An American musical institution, The Beach Boys parlayed a repertoire of songs about surfing, cars, and girls into the basis for one of the country’s longest-lasting success stories.
The group formed in Hawthorne, California, in 1961 and included brothers Brian, Dennis, and Carl Wilson, their cousin Mike Love, and friend Al Jardine. Mike Love sang most of the leads while Brian led on many ballads. Dennis and Al also led on various songs.
The group started out as Kenny and The Cadets, Carl and The Passions, and finally The Pendletones (named after an “in” shirtmaker at that time). Brian, who was a fan of George Gershwin, Stephen Foster, and The Four Freshmen, began teaching the others intricate Freshmen-styled harmonies. Murray Wilson, father of the three brothers and a sometime songwriter, took the boys to his publisher Hite Morgan, who in turn took the group to Keen Recording Studios. Dennis, as the only member of the group who surfed, thought the sport would be a good subject for a song and suggested it to Brian. Brian then wrote “Surfin’” and with Mike wrote “Surfin’ Safari,” the songs they made into demos on a fall day in 1961.
Murray then took the demos to Herb Newman, who owned Candix and Era Records. On December 8, Newman signed the group, and Era’s promo man Russ Regan (later president of 20th Century Fox Records) suggested they change their name to The Beach Boys. (The group wanted The Pendletones and Candix wanted The Surfers; Regan pointed out there already was a group called The Surfers.) In December 1961 “Surfin’” by The Beach Boys was issued on X Records (Morgan’s Label) as a promo issue and on Candix.
Wilson steered the group to huge success around the world, and they scored a string of international hits between 1962 and 1966, including pop classics such as “Surfi’' USA”, “Fun, Fun, Fun”, “I Get Around”, “Help Me Rhonda”, “California Girls”, and “Good Vibrations”.
Until 1967, their international success and popularity put them among the world’s biggest acts of the time, such as the Beatles, who later cited Wilson’s work as a major influence.
Wilson’s creativity reached its apex during the mid-1960s with the Pet Sounds album (which, according to Paul McCartney, was an inspiration for The Beatles' Sgt. Pepper's Lonely Hearts Club Band), and many critics and music polls have named it one of the greatest pop albums ever recorded.
This was immediately followed by their biggest chart success, the million-selling number one hit single, “Good Vibrations”, which set new standards for pop-rock production and is still regarded as one of the seminal pop recordings of the era. Wilson then began work on a new album, originally called Dumb Angel, but soon re-titled SMiLE, on which he collaborated with lyricist Van Dyke Parks.

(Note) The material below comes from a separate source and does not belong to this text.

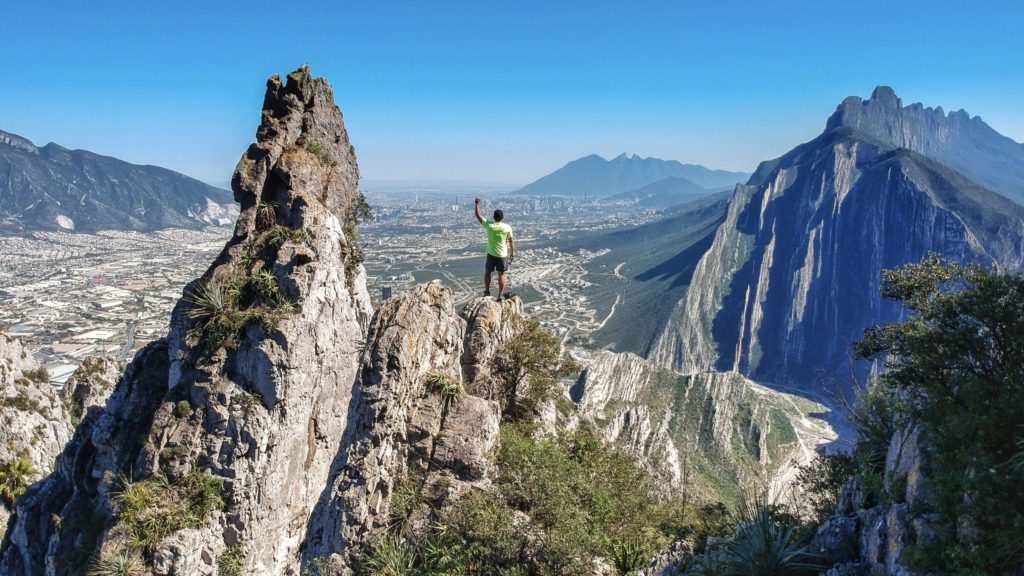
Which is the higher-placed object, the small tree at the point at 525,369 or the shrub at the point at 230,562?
the small tree at the point at 525,369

However, the combination of resistance from within the group and Wilson’s own growing personal problems led to the cancellation of the project in mid-1967.
Following a breakdown Wilson descended into mental illness and drug abuse in the late Sixties and 1970s. He partially recovered to try a career as a solo artist in the 1980s, with limited success. Wilson quit working with The Beach Boys on a regular basis after the release of The Beach Boys in 1985.

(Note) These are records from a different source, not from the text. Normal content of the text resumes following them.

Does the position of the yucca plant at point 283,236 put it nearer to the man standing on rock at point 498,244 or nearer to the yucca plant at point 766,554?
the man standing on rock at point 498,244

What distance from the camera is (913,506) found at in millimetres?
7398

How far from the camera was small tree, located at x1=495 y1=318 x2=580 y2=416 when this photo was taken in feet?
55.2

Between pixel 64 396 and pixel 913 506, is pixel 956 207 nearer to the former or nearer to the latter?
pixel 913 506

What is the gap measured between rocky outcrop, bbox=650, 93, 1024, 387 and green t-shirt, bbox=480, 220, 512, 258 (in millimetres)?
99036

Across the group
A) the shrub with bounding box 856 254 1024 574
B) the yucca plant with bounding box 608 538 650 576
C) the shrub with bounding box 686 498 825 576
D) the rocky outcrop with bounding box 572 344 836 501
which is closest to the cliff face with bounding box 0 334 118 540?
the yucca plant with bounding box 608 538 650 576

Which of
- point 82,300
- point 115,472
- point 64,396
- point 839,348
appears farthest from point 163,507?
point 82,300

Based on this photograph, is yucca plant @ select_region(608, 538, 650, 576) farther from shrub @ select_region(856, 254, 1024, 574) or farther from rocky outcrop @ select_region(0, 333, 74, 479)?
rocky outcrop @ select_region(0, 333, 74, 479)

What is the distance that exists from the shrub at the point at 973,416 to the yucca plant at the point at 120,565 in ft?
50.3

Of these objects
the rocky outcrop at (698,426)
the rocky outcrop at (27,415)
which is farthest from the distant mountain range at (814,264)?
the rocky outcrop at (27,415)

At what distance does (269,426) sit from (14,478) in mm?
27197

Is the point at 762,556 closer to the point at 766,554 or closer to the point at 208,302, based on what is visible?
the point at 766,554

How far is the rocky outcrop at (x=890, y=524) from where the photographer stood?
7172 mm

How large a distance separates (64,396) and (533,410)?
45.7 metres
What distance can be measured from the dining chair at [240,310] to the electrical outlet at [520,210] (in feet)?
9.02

His final release as part of the group was on the 1996’s Stars and Stripes Vol. 1, a group collaboration with select country music artists singing the lead vocals.
Brian released a solo album, Brian Wilson, in 1988 and a memoir, Wouldn’t It Be Nice - My Own Story, in which he spoke for the first time about his troubled relationship with his father and his “lost years” of mental illness. The book was taken out of press some years later.

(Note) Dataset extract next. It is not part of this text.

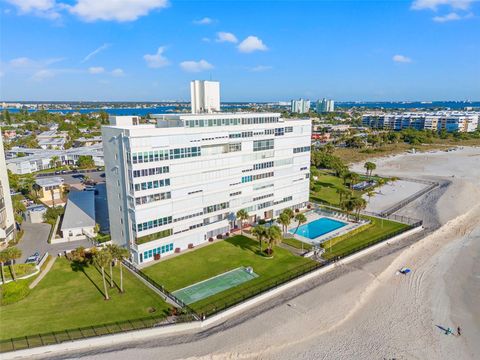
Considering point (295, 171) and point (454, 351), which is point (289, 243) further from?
point (454, 351)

After considerable mental recovery, he released a second solo album, Imagination, in 1998 to some appreciation. Following this, he learned to cope with his stage fright and started to play live for the first time in decades, to great success, going on to play the whole Pet Sounds album live on his tours of the USA, UK and Europe. He now tours regularly as a solo act.
A new studio album, Gettin' in Over My Head, features collaborations with Elton John, Paul McCartney, Eric Clapton, and his deceased brother, Carl Wilson. It was released in June of 2004. Eric Clapton played on the track, “City Blues”.
In September 2004, a re-recorded version of his previously shelved SMiLE album was released. The album had reached mythic proportions within Beach Boys’ fandom, and the 1966/1967 sessions had been heavily bootlegged. The 2004 recording featured his touring band, which consists of former Beach Boys’ guitarist Jeff Foskett and members of the Wondermints on vocals and instruments, and is classed as a Brian Wilson solo album. Notably, the song “Good Vibrations” featured Tony Asher’s original lyrics rather than Mike Love’s revised lyrics from the 1966 single version of the song. The album was both a critical and a financial success.
Wilson won a Grammy award for best rock instrumental for the SMiLE track, “Mrs. O’Leary’s Cow (Fire)”. He released a two-DVD "Smile" set, consisting of a documentary and a live presentation of the work. He planned a tour for the second half of 2005, as well as a Christmas album for Arista Records, called What I Really Want for Christmas.
Though no longer a part of The Beach Boys touring band, Brian Wilson remains a member of The Beach Boys Corporation.